Here are a few ways that you can manage debt and prevent your home being repossessed:

  • Changing Your Mortgage Terms

    Your lender may agree to make repayments more manageable for your circumstances, for example by:

    • Extending your mortgage term so that monthly payments are lower.

    • Allowing you to switch to interest only payments for a while.

    • Letting you take a repayment holiday.

    These solutions may also apply to secured loans.

  • Taking on a lodger

    Renting a room to a lodger or tenant will increase your income, and you can use this additional money to pay off part of your mortgage. Furthermore, the government’s Rent a Room scheme grants a helpful tax exemption if the room is furnished and in your main home. Up to £7500 a year will be tax free under this scheme.

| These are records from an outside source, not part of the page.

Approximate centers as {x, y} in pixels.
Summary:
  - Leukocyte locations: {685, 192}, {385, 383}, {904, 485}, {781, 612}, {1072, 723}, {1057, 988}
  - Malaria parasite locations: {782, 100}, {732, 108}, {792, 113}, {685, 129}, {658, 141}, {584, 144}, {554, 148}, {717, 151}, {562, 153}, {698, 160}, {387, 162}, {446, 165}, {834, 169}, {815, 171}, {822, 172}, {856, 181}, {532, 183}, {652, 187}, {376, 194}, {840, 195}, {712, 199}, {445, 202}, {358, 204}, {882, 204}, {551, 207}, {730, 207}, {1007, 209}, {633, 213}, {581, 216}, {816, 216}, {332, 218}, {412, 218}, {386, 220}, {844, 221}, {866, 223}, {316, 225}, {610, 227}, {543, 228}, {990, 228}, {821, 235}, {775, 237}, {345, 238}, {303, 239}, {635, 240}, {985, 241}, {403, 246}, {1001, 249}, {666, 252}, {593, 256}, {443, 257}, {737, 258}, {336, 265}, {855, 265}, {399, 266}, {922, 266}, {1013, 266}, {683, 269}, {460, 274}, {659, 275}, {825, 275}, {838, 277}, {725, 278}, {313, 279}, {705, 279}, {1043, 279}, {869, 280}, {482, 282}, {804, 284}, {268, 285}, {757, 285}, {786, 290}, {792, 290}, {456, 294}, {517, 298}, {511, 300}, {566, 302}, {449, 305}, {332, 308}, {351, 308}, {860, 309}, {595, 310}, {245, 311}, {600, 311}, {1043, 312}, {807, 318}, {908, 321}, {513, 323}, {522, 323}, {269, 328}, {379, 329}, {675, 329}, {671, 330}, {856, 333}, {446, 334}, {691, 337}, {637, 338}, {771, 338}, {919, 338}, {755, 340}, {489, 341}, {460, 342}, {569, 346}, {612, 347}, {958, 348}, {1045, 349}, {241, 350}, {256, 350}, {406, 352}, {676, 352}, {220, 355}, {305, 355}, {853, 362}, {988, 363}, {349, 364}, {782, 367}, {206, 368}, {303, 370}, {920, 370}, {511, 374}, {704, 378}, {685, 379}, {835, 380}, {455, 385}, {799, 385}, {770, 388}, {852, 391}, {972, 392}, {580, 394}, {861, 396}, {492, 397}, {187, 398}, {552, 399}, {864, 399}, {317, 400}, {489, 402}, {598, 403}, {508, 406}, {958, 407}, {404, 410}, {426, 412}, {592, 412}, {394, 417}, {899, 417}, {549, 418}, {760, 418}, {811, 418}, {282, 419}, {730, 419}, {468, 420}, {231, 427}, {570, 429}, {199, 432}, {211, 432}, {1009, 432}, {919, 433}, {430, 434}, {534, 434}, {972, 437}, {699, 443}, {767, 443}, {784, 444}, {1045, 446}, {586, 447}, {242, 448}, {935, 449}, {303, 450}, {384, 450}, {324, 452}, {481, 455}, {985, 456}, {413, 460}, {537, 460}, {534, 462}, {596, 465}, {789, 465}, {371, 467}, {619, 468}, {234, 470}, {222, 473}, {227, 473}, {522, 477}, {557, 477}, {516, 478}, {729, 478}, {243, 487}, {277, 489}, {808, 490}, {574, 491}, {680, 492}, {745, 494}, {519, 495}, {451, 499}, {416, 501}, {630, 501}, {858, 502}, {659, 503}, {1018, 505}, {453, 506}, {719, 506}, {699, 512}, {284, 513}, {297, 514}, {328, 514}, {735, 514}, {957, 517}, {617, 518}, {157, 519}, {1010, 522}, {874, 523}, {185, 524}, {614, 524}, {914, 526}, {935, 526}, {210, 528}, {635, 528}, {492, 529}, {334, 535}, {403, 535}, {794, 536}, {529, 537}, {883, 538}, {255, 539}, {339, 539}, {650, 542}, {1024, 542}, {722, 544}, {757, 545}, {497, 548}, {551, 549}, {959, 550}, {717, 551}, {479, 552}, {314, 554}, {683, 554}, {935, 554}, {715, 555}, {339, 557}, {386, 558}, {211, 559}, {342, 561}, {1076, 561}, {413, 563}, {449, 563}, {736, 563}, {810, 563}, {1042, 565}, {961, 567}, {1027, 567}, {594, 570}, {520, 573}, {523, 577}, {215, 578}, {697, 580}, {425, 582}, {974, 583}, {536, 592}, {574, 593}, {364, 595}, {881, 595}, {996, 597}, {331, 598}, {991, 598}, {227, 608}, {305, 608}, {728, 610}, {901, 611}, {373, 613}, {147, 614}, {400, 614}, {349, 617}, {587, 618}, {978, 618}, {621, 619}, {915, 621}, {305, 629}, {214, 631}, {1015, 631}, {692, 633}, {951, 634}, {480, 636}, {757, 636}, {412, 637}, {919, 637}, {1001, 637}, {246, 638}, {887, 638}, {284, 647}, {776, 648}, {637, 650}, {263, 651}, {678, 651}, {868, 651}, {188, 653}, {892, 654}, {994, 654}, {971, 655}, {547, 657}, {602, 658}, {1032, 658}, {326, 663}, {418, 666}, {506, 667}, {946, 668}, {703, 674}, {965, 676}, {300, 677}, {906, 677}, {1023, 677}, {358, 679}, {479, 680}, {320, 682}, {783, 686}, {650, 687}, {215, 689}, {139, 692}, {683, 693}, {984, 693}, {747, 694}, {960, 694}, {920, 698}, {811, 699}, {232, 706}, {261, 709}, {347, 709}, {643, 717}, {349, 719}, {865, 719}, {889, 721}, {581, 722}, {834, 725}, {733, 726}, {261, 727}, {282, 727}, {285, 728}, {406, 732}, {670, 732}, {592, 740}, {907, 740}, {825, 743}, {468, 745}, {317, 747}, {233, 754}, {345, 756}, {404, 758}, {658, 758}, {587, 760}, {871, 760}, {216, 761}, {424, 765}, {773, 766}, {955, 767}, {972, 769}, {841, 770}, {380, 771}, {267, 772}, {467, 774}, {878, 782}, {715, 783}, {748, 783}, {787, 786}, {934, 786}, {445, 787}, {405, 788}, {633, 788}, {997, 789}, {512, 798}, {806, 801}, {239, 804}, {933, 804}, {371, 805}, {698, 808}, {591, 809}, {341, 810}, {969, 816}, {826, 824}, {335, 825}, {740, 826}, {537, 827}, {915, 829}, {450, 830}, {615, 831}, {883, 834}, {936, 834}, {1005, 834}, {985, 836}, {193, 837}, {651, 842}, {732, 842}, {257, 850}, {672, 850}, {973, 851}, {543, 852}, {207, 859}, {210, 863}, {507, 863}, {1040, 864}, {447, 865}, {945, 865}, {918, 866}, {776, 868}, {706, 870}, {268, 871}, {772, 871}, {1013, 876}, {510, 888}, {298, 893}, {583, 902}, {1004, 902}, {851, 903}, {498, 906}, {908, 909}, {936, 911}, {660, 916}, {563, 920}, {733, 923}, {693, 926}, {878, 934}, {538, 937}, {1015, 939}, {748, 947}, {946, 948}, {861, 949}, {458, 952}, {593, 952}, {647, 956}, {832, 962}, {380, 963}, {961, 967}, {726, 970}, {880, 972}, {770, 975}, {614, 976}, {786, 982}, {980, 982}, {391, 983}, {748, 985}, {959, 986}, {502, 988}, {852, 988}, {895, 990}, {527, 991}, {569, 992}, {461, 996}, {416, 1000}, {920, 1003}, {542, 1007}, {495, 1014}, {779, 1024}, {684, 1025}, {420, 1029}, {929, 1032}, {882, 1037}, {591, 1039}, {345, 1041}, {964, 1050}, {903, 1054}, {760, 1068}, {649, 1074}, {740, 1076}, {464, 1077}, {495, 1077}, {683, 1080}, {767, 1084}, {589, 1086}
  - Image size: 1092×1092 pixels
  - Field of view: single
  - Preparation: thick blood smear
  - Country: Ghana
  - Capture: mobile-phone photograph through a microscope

  • Bridging Loans & Repossession Loans

    Bridging loans and repossession loans are short term loans that will allow you to settle your debts. If you have a good credit history and a plan to clear debts in the near future, this can be a good option and prevent you from losing your home. For instance, if you’ve recently become unemployed and will get a new job soon, a bridging loan can help you make up the shortfall.

  • Sell Your Home

    Although this may seem like the worst case scenario, it may be worth cutting your losses and selling your house to pay off your debts. This will allow you to avoid all the additional costs and fees that come with repossession, which may include legal and auction fees. These additional fees can put you in a position where if your lender sells your home, it’s possible that you’ll still have unmanageable debt remaining afterwards.